Somehow a pretty good cast got roped into this. Danny McBride had worked quite a bit with the director, David Gordon Green, during Pineapple Express and "Eastbound & Down"; James Franco starred in Pineapple Express, so obviously there was already a bond there. For the life of me, I don't know what Natalie Portman and Zooey Deschanel are doing in this, much less Toby Jones and Damien Lewis. It's a very odd mix of actors that I wouldn't have quite imagined for a comedy like this. They all do an admirable job, though some are a bit underused. In fact, most of the movie feels like there should be more going on. And what's there should be funnier.
The script was written by McBride and Ben Best, McBride's co-writer on The Foot Fist Way and co-creator of "Eastboound & Down". They do what they always do and much of it was as-advertised: a fantasy movie filled with cursing and vulgar content. Unfortunately, aside from McBride's usual brash awkwardness, bravado, and irritably foul mouth, much of the movie's attempt at comedy is stagnant. The combination of silly vulgarity and scenes of awkward pauses don't quite mesh. What hilarity there is much too little and too far between.
The one area that the movie excels at is the fantasy atmosphere and effects. It pulls off the fantasy film better than most serious fantasy movies; as a comedy and ostensible parody, it really shouldn't be a head above most fantasy fare. And, yet, it does a better job with action, monsters, and effects than movies with higher budgets. That shows a real love for the source material and makes me wish that there was a bit more to the movie to make it more exciting.
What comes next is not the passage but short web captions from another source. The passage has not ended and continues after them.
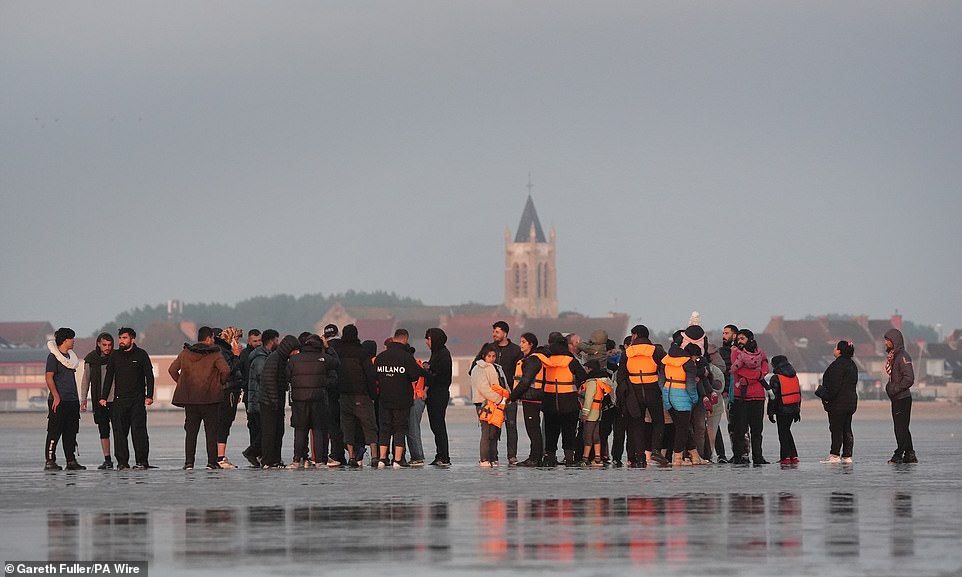 A group of people including women and young children are seen waiting to try and catch a boat to the UK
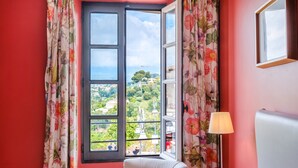 Une pièce avec une grande fenêtre, une chaise, une lampe et un miroir au mur.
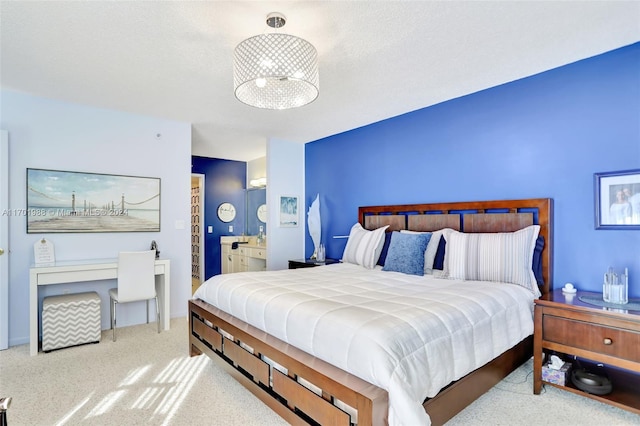 carpeted bedroom with a textured ceiling and ensuite bath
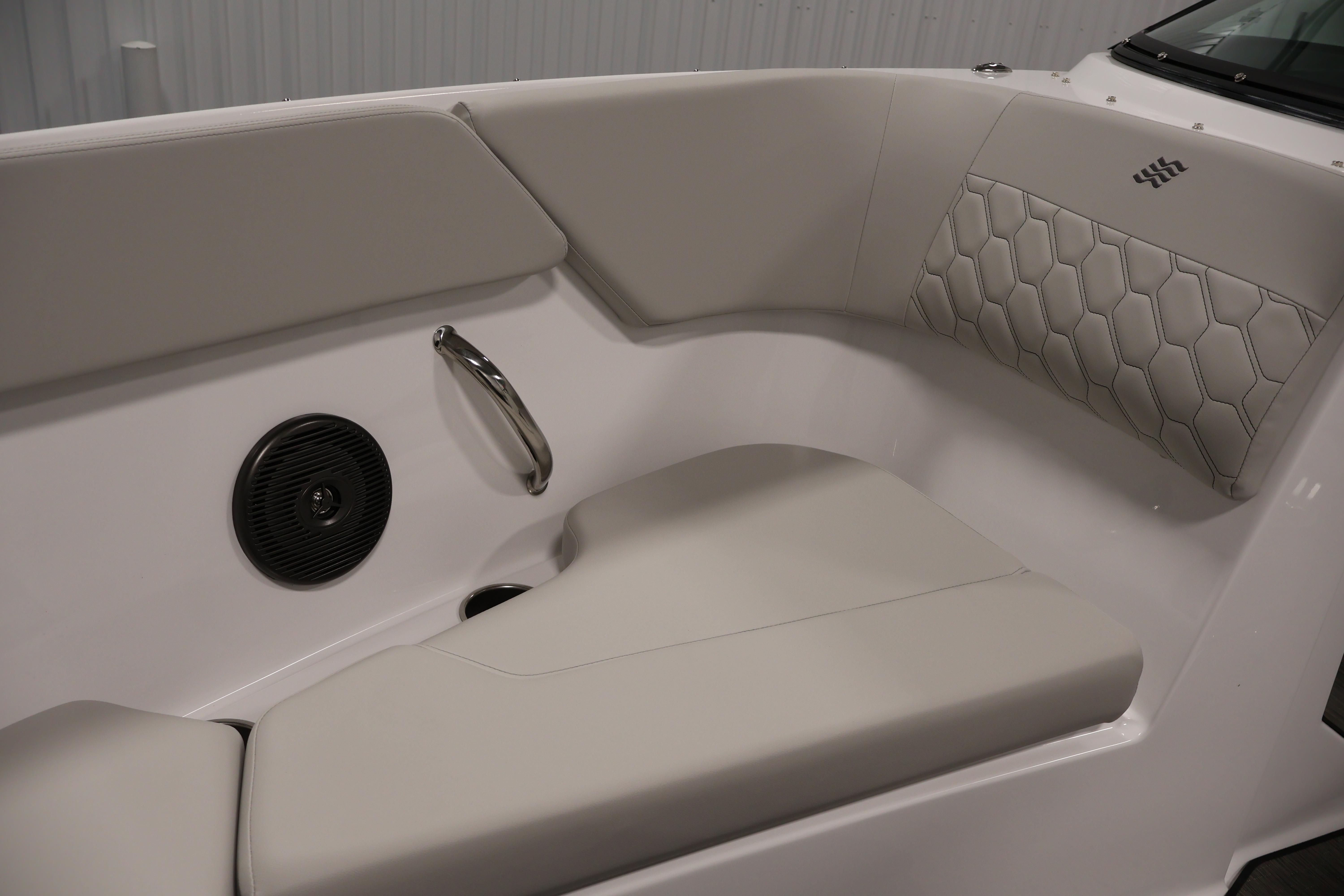 Interior seating of 2026 Four Winns H4 Freedom boat, featuring sleek design and comfortable upholstery.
But a severed penis and some cursing can't quite make that 100 minutes into more than 45 minutes worth of content.
There was easily more room to play with the genre, more jokes to be had, more to be done with the actors and their characters, and generally more entertainment to be mined out of the concept, but the movie just missed it, settling for cute or occassionally amusing when it could have fought harder to be truly funny. A missed opportunity if I've ever seen one.